* _Task objective_
Extend the forum thread below about paying a professional to handle taxes, continuing from its last sentence.

* _Passage provided_
The way I see it, the tax law is one of the most complicated and confusing pieces of legislation ever written, and each year it gets worse. I would rather consult an expert on this legislation than try to understand it myself. Now, there are accountants who don't brush up on the changes every year, or try to wing it, but I wouldn't recommend using one of those. 

Personally, I have a general idea of how they tax system works, enough to hold a basic conversation with someone, but I certainly wouldn't have enough knowledge to maximize my benefits, that's why I personally pay a professional.


----------



## ian (Jun 18, 2016)

The challenge of engaging a professional is that some people focus on the hourly rate or the charge rather than spending time to get someone that is recommended and who will provide the desired outcome. The last time I engaged a lawyer i did not even ask what the hourly rate was. I was more concerned about getting the best result possible with the lowest amount of billable time. It is the bottom line fee and the results that we focus on.

I have used Studio Tax for a few years. I tried it at first to do a pro forma return in order to guestimate our tax liability even though the accountant was doing the returns. Our tax situation has been much more straightforward so we have used Studio Tax for the past two years to prepare and file our returns.


----------



## Just a Guy (Mar 27, 2012)

The issue with lower hourly rates is, if you want to earn more for the same work, work slower.


----------



## agent99 (Sep 11, 2013)

Just a Guy said:


> The way I see it, the tax law is one of the most complicated and confusing pieces of legislation ever written, and each year it gets worse. I would rather consult an expert on this legislation than try to understand it myself.

* _Extracted entries_
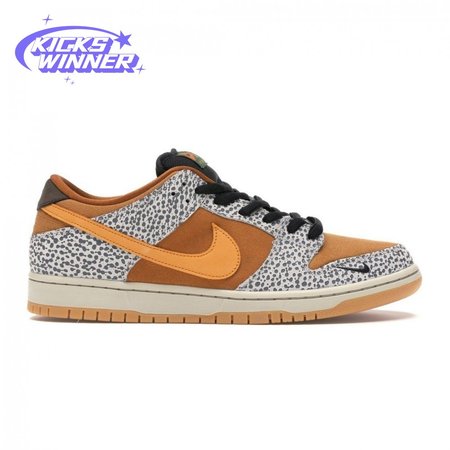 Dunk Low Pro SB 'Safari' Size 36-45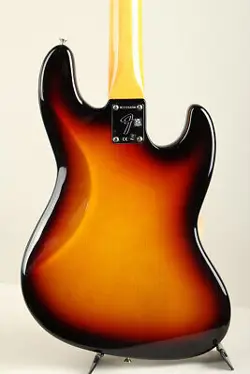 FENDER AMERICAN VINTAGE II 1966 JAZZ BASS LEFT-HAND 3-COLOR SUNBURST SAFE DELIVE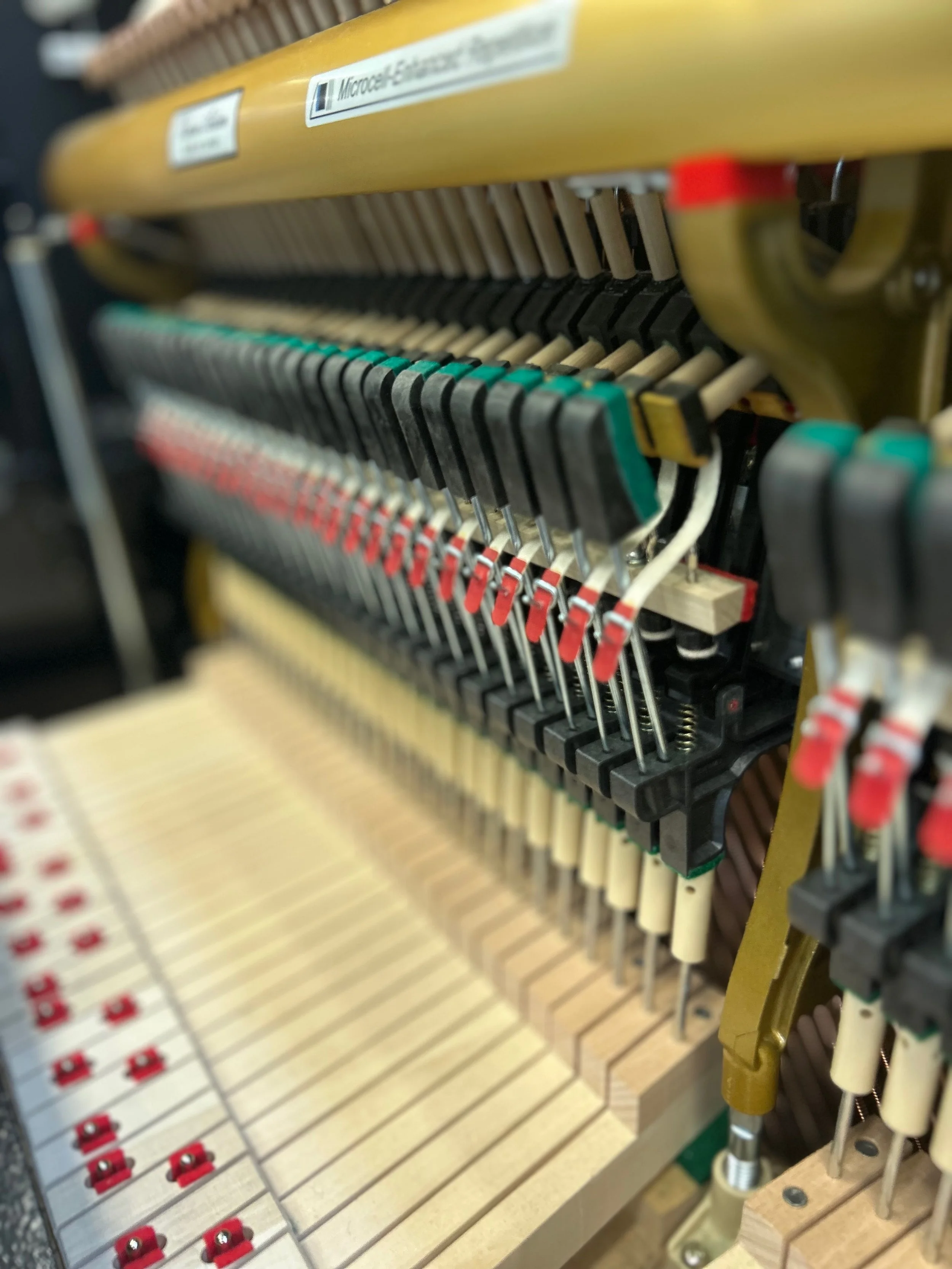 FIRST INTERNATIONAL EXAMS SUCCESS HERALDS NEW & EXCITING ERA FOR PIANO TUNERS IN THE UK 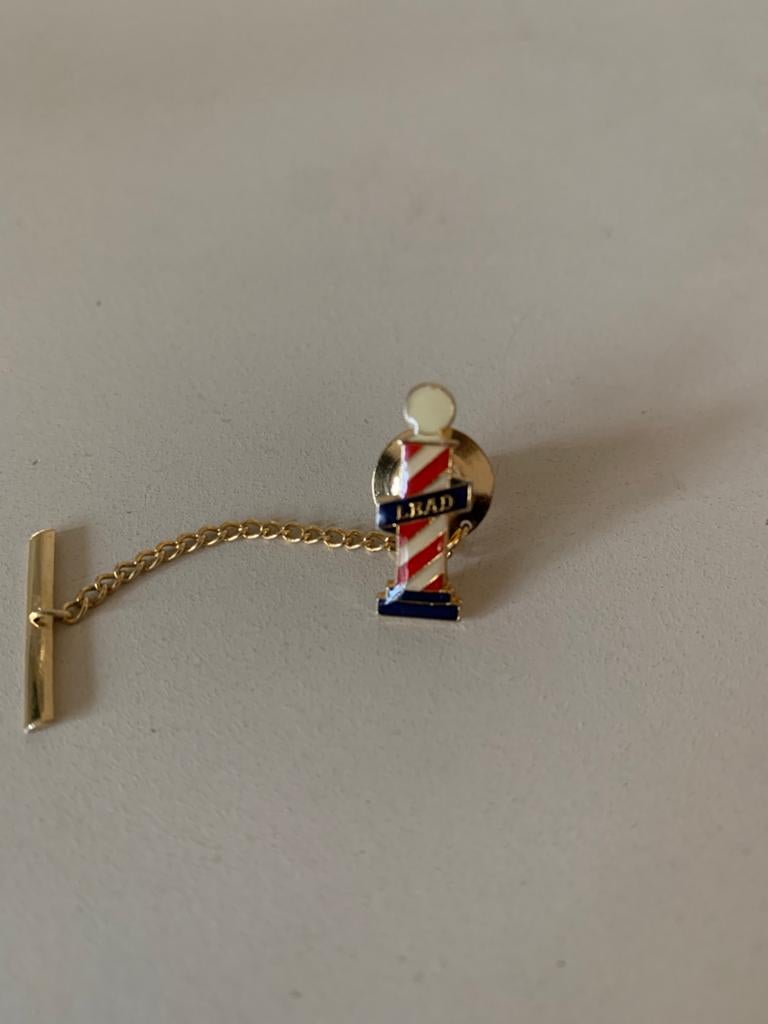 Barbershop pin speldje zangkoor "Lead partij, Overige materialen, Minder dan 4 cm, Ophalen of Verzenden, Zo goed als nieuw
---
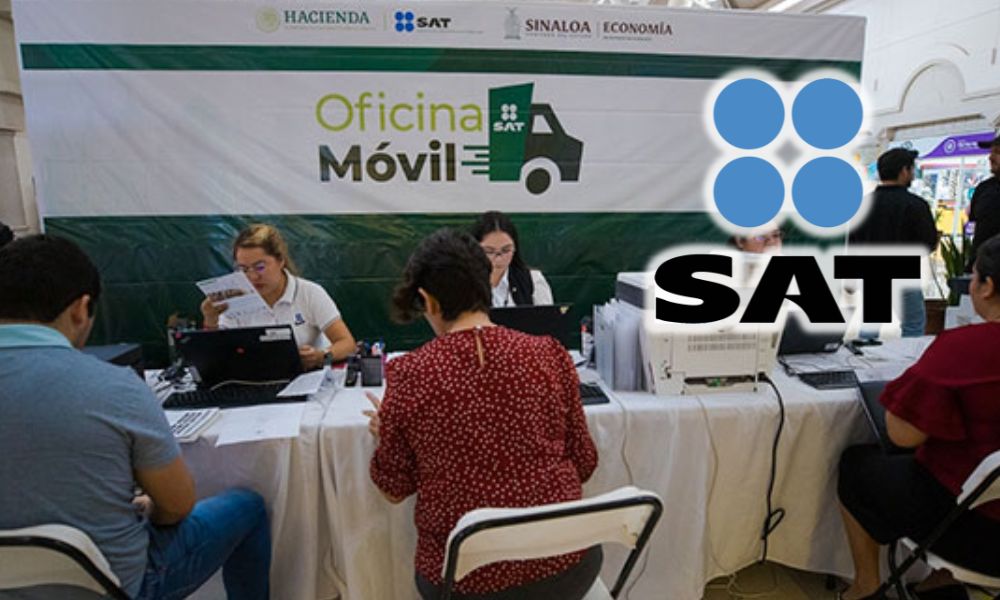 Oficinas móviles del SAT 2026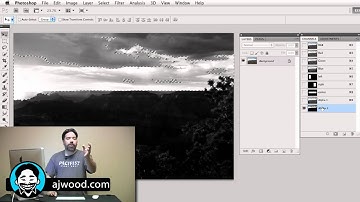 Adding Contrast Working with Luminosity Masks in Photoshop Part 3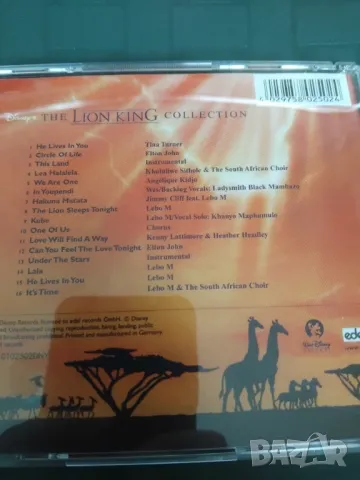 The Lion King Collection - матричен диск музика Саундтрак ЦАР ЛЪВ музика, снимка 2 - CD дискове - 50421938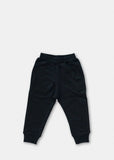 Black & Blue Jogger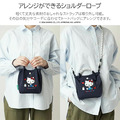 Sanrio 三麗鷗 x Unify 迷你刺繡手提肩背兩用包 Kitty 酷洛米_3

* _The answer_
If you find doing a tax return confusing, them hopefully you also hire an adviser to do your investing for you. Not everyone has ability to do these things and they should seek help if confused.

We have owned and run two businesses and now are retired living off our investments. We have always done our own books and tax returns. There is nothing complicated about it really, but it does take some work to stay up to date. For many in same situation, an accountant would no doubt be advisable, but I would rather know exactly what is going on.


----------



## Just a Guy (Mar 27, 2012)

Personally I focus on investing and running businesses. I don't have the time, energy, or intellect to be an expert at everything. Since proper tax planning is important to my success in the first two areas, I prefer to leave that to the experts. Besides, I took math in school where 2+2=4 not a $3M loss.


----------



## agent99 (Sep 11, 2013)

Just a Guy said:


> Personally I focus on investing and running businesses. *I don't have the time, energy, or intellect* to be an expert at everything. Since proper tax planning is important to my success in the first two areas, I prefer to leave that to the experts. Besides, I took math in school where 2+2=4 not a $3M loss.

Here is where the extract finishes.